[Text for analysis]
October 11 marked the United Nations’ International Day of the Girl Child, a day to show girls that they have the power to be themselves.
Every year this day is celebrated to show girls that they have the power to enact change.
This year’s theme, “My Voice, Our Equal Future,” focused on raising young girls’ voices so they can become confident women unafraid of owning their truths in a world where they are told to stay quiet. This year, several women tech executives came together to offer their thoughts on how we can make the world a better place for the women leaders of the future:
More information on the day here: https://www.un.org/en/observances/girl-child-day
Bonnie Crawford, VP and general manager, Umo Mobility, Cubic Transportation Systems
“As I’ve progressed in my career, I’ve heard amazing women at all levels confess they didn’t want to miss out on that next career step due to motherhood. Women make up half of the U.S. population, but limitations still exist on their advancement. When it comes to transportation, for instance, the gender gap is very stark with women accounting for only 15% of the industry roles.
[/Text for analysis]
Answer these questions from the text on the International Day of the Girl Child:
(a) What was this year's theme?
(b) What titles and organizations are listed for Bonnie Crawford?
(c) What share of transportation industry roles do women account for, according to her quote?
[Material provided]
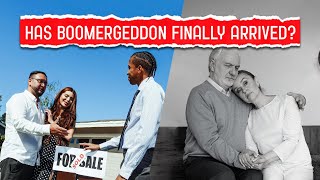 The Real Estate Boomergeddon What Happens When The Boomers Disappear [upl. by Sammie]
[/Material provided]
■ Final answer ■
(a) "My Voice, Our Equal Future."
(b) VP and general manager, Umo Mobility, Cubic Transportation Systems.
(c) Only 15%.